Felicity let out an exasperated sigh that was almost a groan.
“That’s what makes it so bad. That, and the fact that you’ve both been betrothed since birth and he’s waited for you—”
“All these years!” Felicity chanted in unison with her aunt.
“But there’s no help for it now.” Cordelia stepped around her niece as if Felicity were an immovable piece of furniture she wished to avoid stumbling into. “Lady Howland spoke to me only a few moments ago. We agreed that it’s best if you leave the house party.”
Felicity stared at her aunt, who seemed intent on looking anywhere else, for a long, incredulous moment before saying, “If I leave?”
“You’re no longer attached to Lord Renton. But he’s still here, and if you remain, it will cause all sorts of scandal that we simply don’t want.” Cordelia fixed her attention on the fireplace, which meant her back was to Felicity. “Lady Howland hinted your presence could very well hurt Lydia’s prospects.”
Felicity was being sent away. In disgrace. And would never to go to London or another house party ever again. In effect, she was being banished from good society. “Where will I go?”
Cordelia sighed uneasily. “I’ve already sent an express to Blake. Perhaps he’ll let you live in a cottage at the old sheep farm in Northumberland. Of course, that estate has been sadly neglected over the years, so the cottage may not be completely inhabitable, but—”
“Are you saying I’ll have to spend the rest of my life in some rundown cottage up in Northumberland?”
Cordelia persisted in addressing the fireplace. “My dear girl, do you still not comprehend the enormity and gravity of what you’ve done?”
“But I haven’t done anything!” Felicity’s voice was almost a high-pitched whisper, for panic had her by the throat, strangling her as she swept over to the hearth and whirled around to face her aunt.
“You must be removed from good society,” Cordelia said with the same tone of voice she might have used to inform Felicity that she must use a handkerchief whenever she sneezed. Instead, Cordeli
a held her own handkerchief to her nose and turned around with a sneeze that sounded suspiciously fake.
Felicity was still trying to absorb this devastating news when Lady Howland herself showed up in the doorway with eyes only for Cordelia, and addressed her as if Felicity wasn’t even there. “Cordelia, I’d like to show you the betrothal ring my son will offer Lydia.” She opened her fisted hand to reveal a diamond that twinkled like a tiny star Lady Howland might have captured in the palm of her hand. “I’m afraid it’s not a Howland family heirloom, for that’s hopelessly stuck on my finger, and I’ve tried every trick you can think of to remove it.”
Cordelia lifted her quizzing glass to scrutinize the sparkling stone. “I have the same problem with my wedding band.
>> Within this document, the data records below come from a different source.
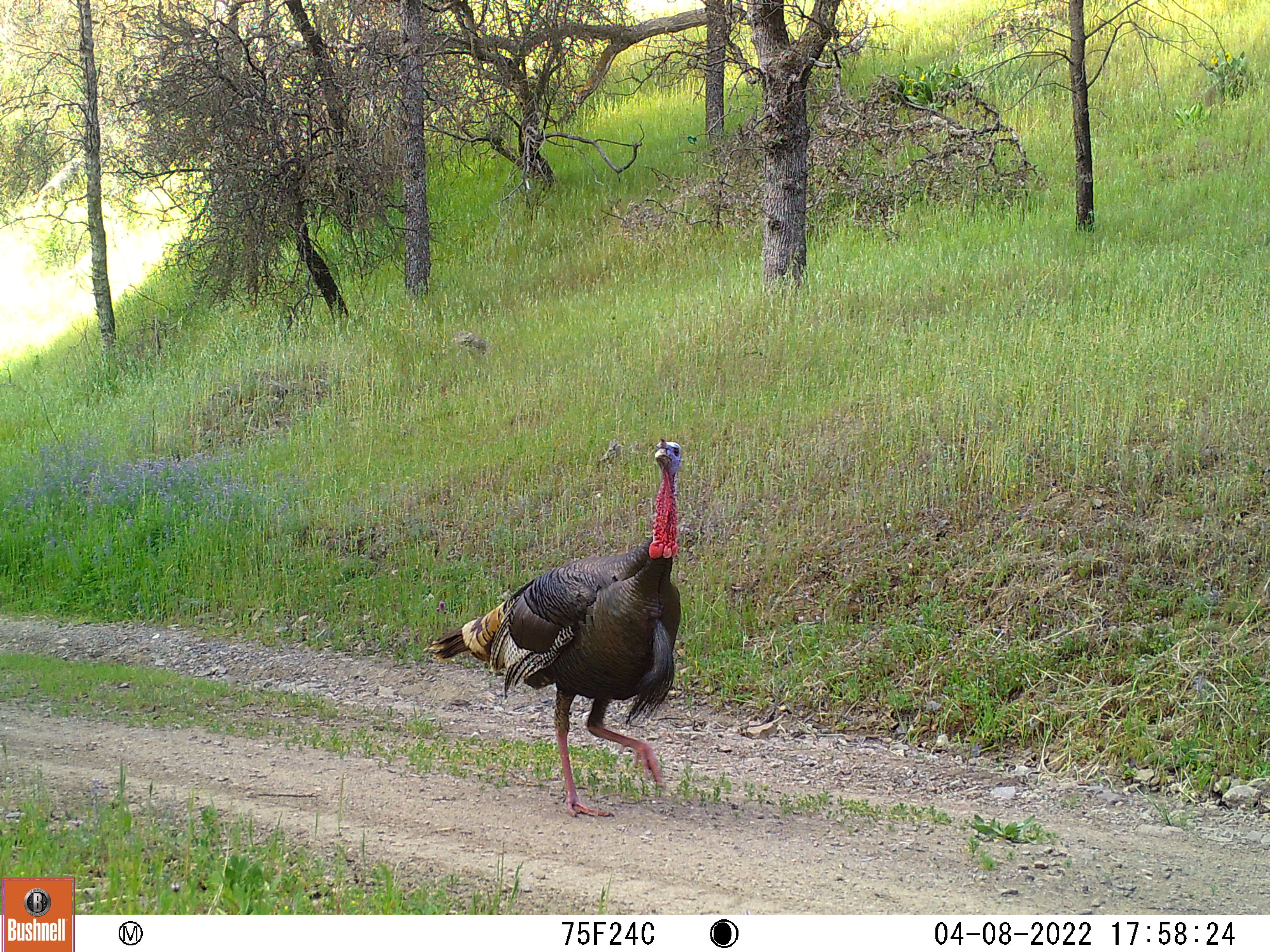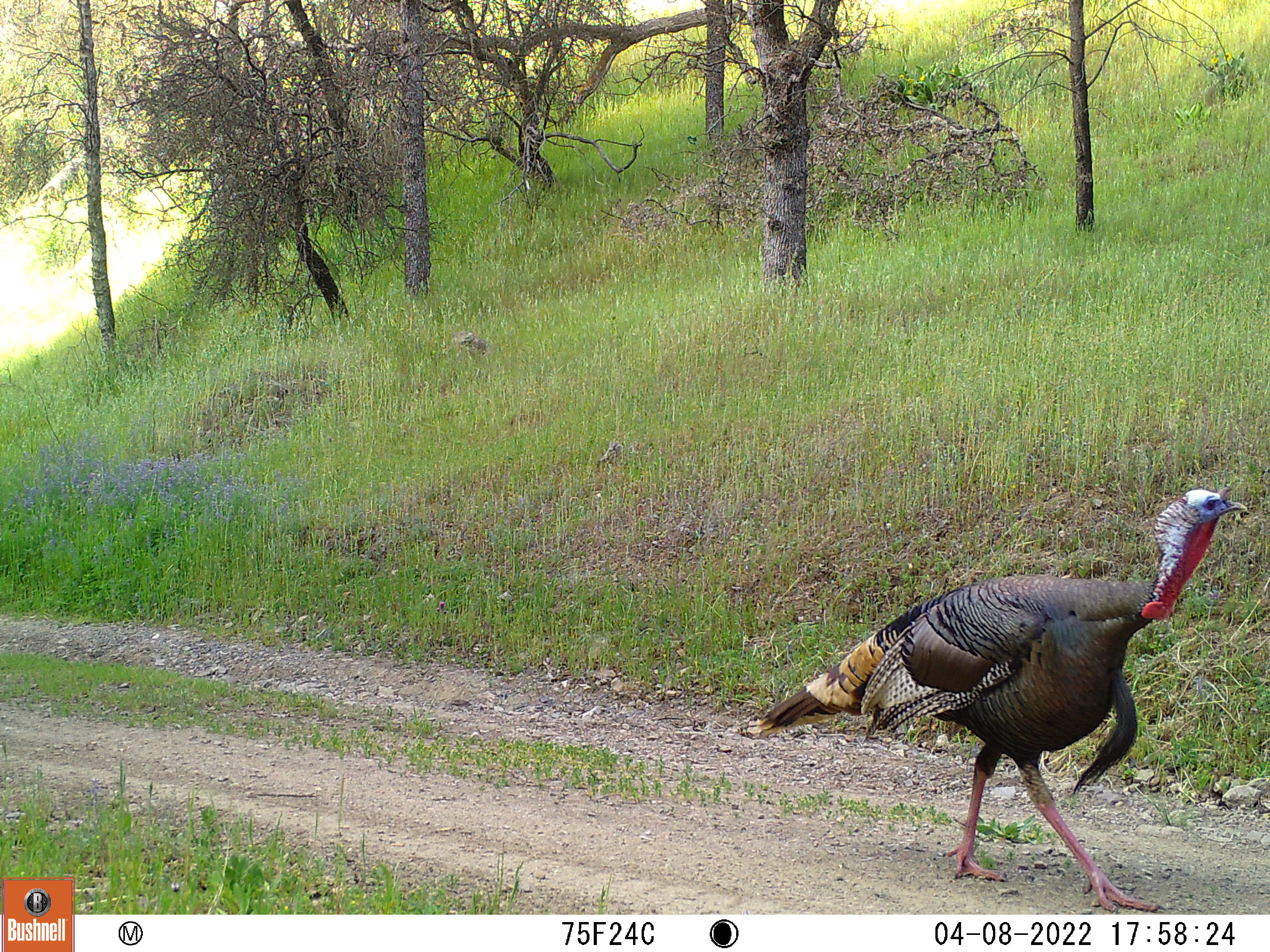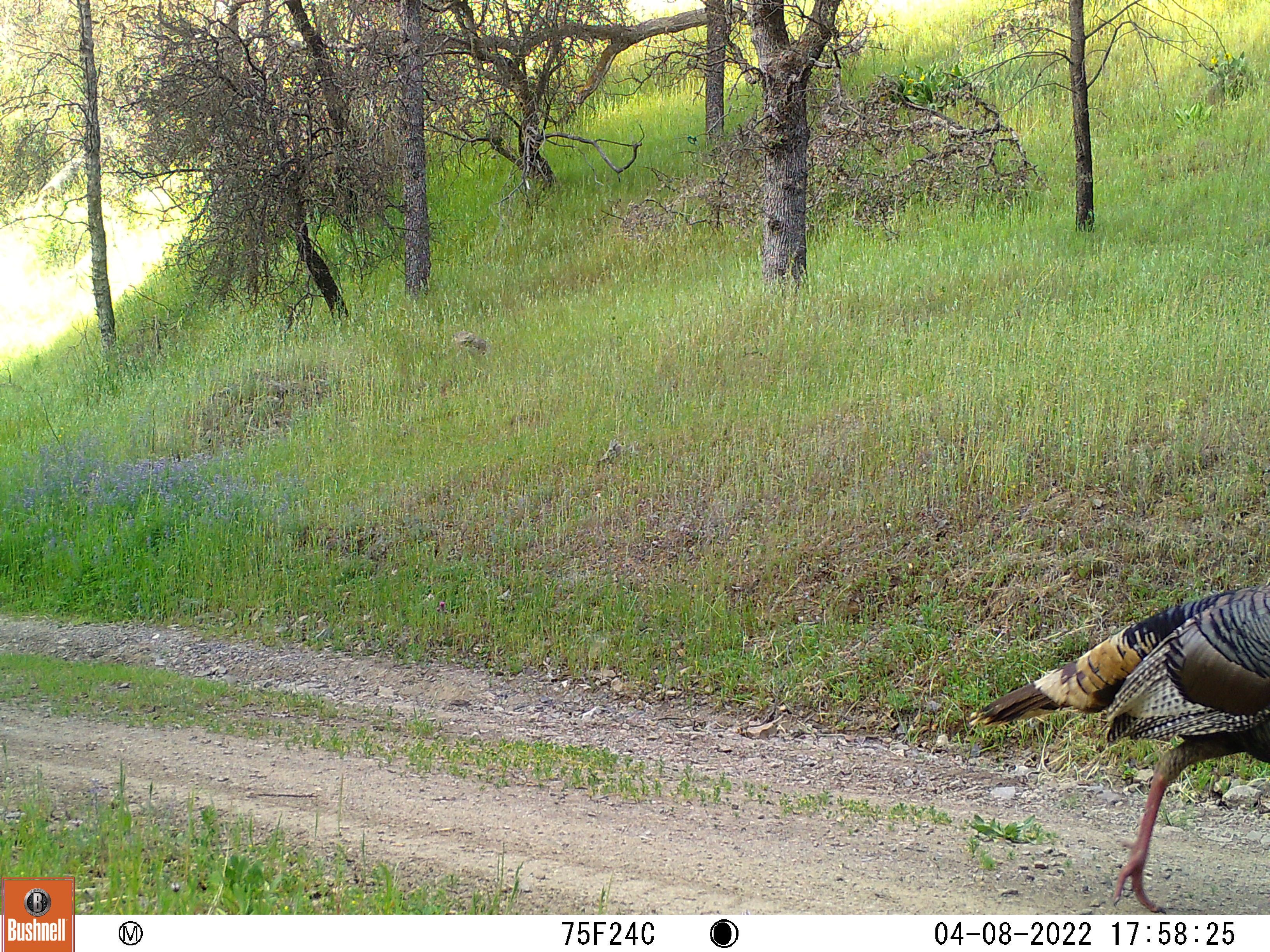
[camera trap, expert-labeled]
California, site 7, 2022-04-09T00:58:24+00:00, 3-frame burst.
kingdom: Animalia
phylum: Chordata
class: Aves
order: Galliformes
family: Phasianidae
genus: Meleagris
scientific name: Meleagris gallopavo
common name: turkey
You can’t imagine how frightened I was the other night when we were waylaid by that highwayman. He came right out and said he would’ve cut off my finger to claim that ring if only he’d remembered to bring a knife!”
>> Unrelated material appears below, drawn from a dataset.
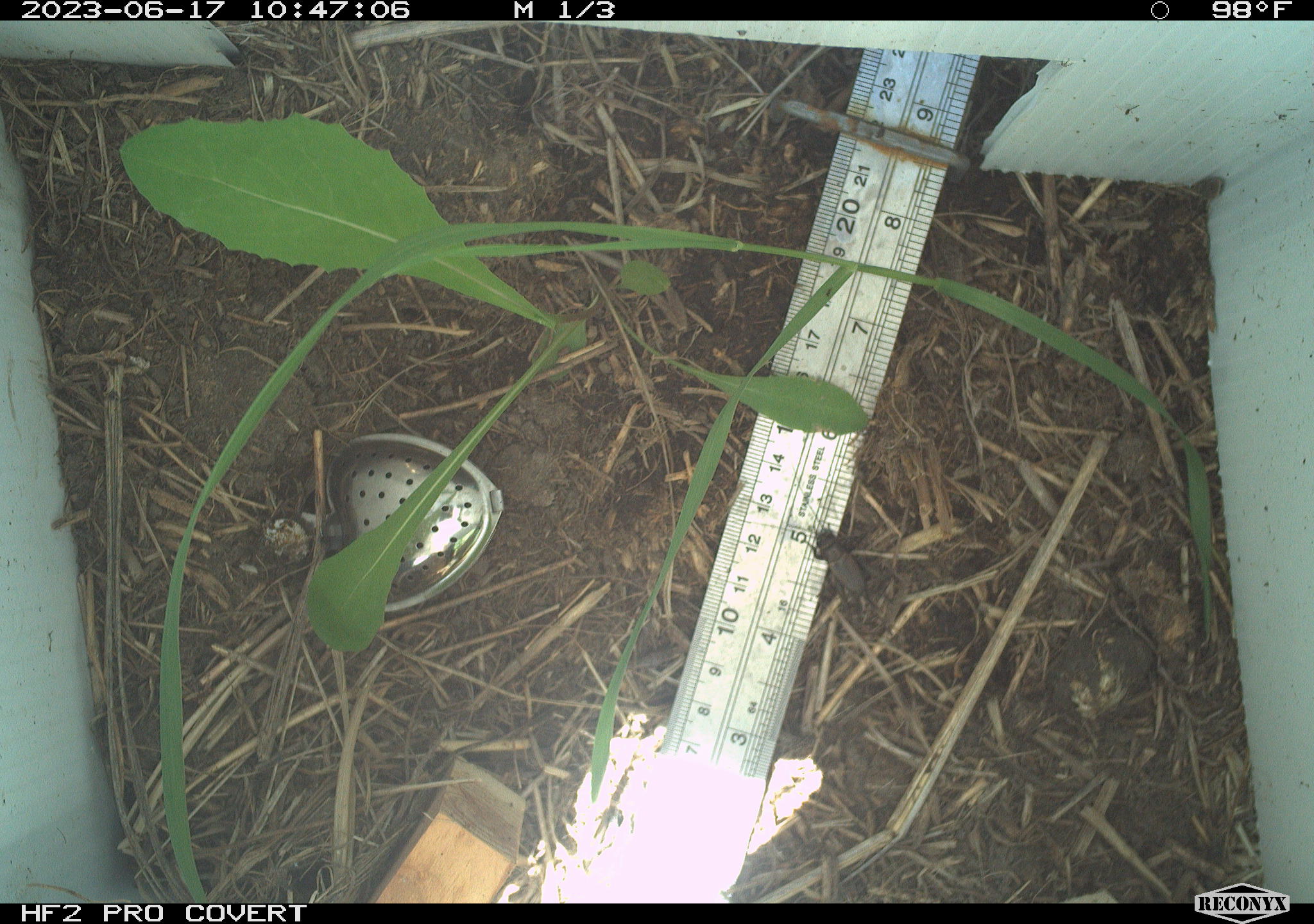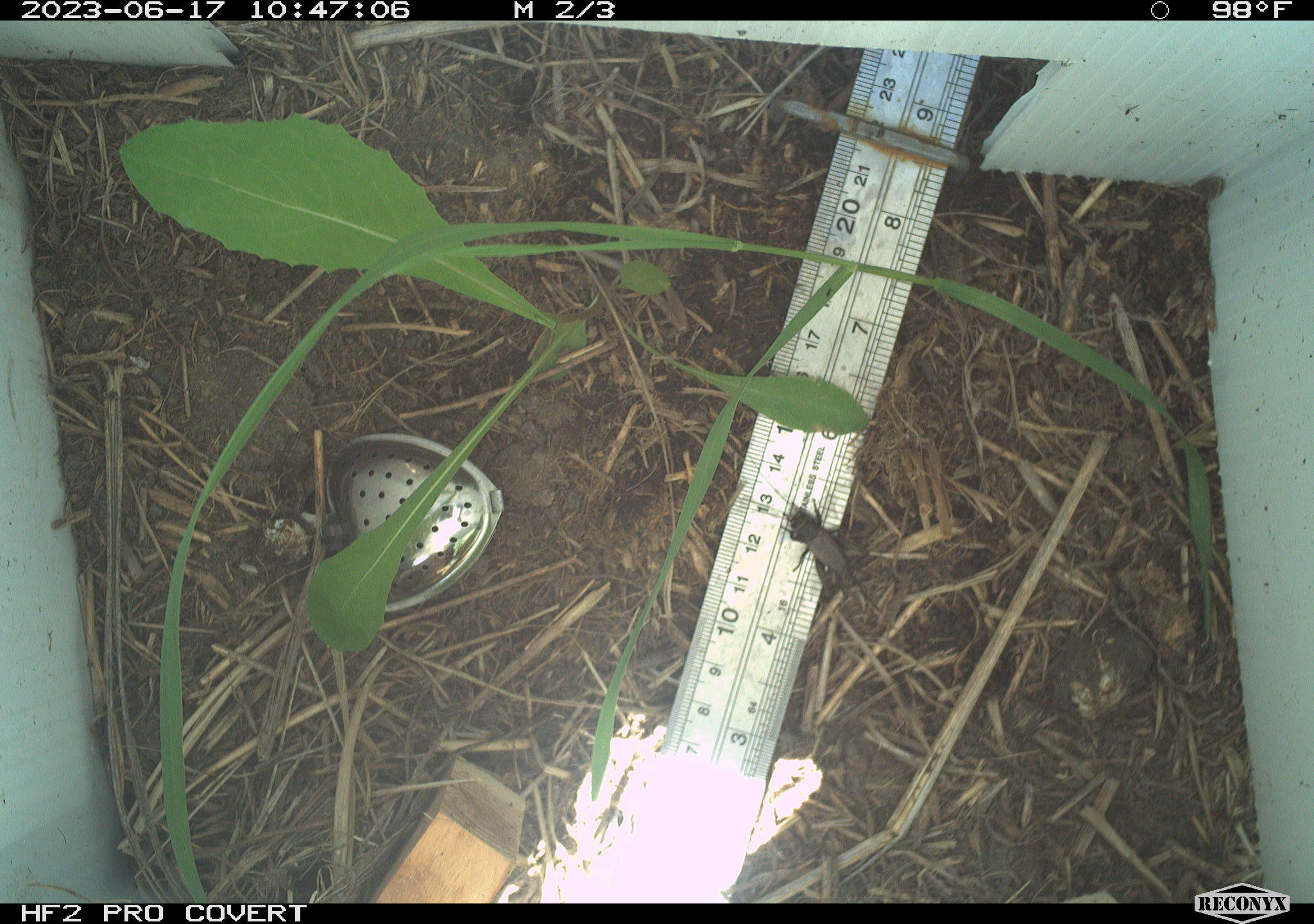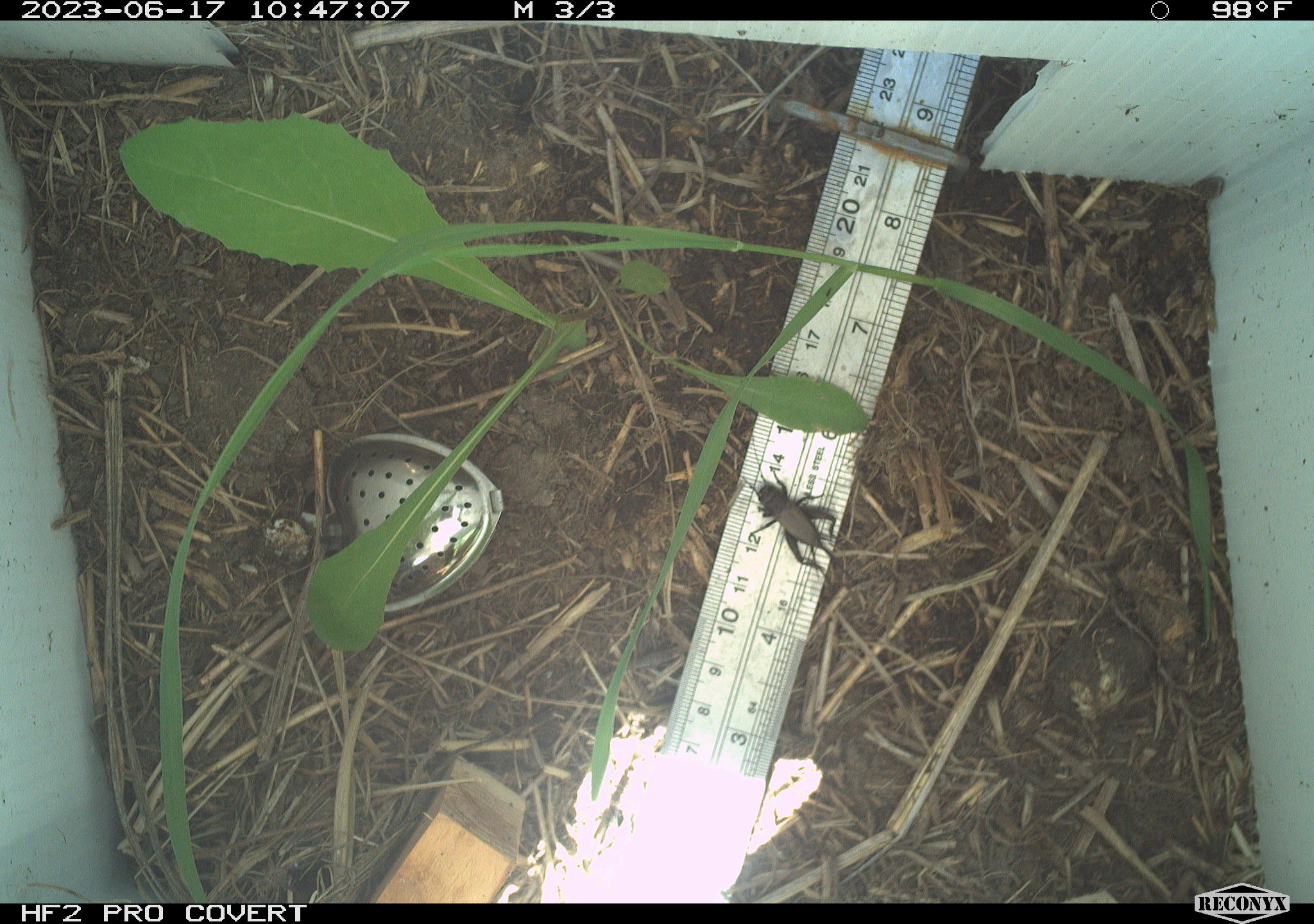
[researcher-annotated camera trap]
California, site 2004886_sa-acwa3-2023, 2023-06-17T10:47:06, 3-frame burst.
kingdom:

“Oh, my dear Cordelia, how awful! To think he would’ve done such a horrible thing!”
“I tend to think he wouldn’t have done such a thing even if he’d remembered his knife,” Felicity chimed in. “He really wasn’t at all vicious.”
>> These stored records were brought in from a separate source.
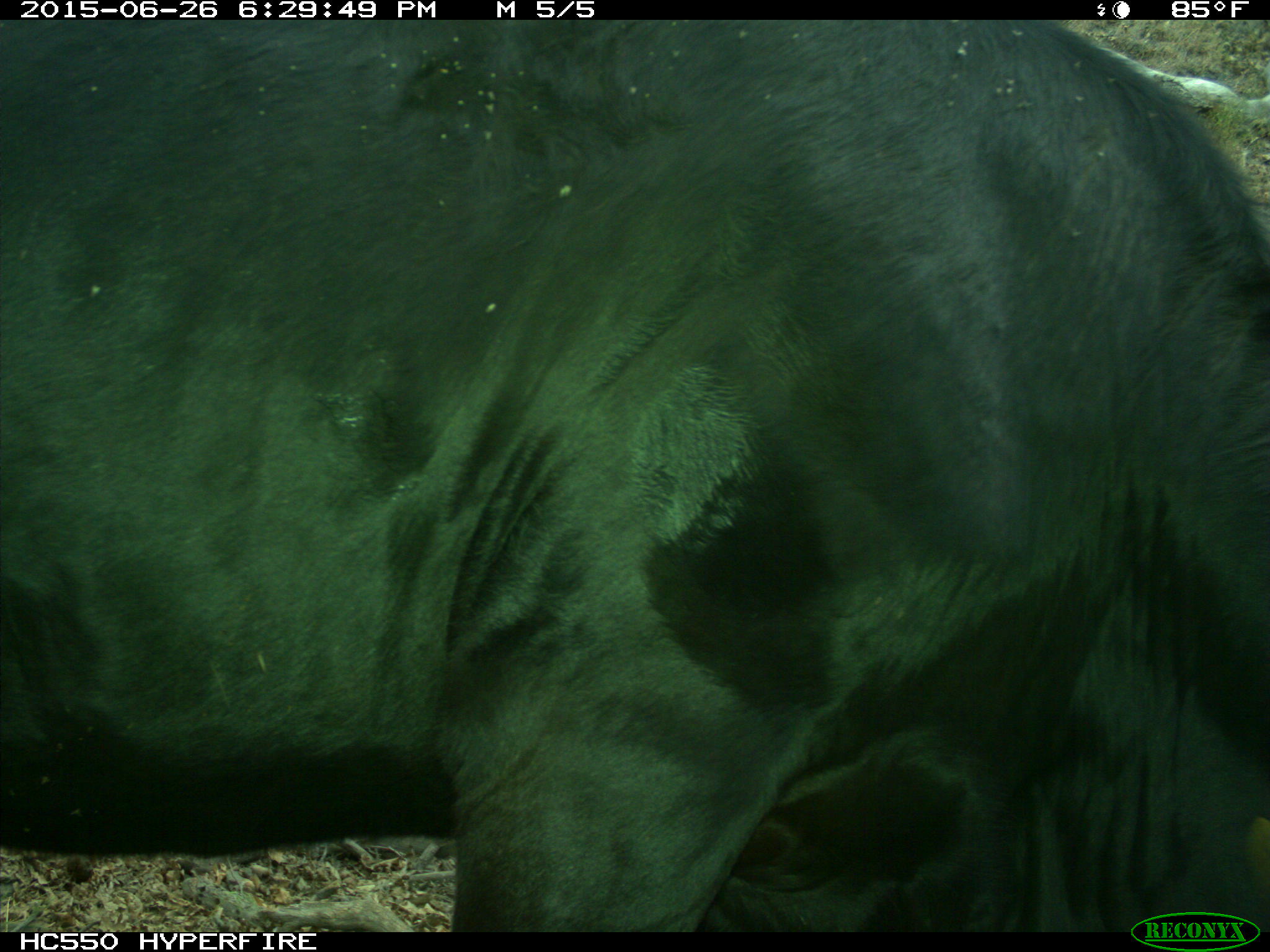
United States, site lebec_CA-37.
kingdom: Animalia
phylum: Chordata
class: Mammalia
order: Artiodactyla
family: Bovidae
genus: Bos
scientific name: Bos taurus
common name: domestic cow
Bos taurus (domestic cow).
“And even if he had cut off my finger,” said Cordelia, “what if the ring still didn’t come off? He might’ve insisted on taking my finger, too!”
“I don’t think he would’ve done that,” Felicity scoffed, as she circled around the two matrons who had eyes, not to mention ears, only for each other. “Besides, he didn’t demand any valuables that we weren’t wearing. He never asked for your jewel case.”
“He sounds like a very dangerous rogue,” said Lady Howland. “You’re fortunate that he went on his way without doing you any harm.”
“He seemed the sort who wouldn’t hurt anyone unless he was provoked,” replied Cordelia.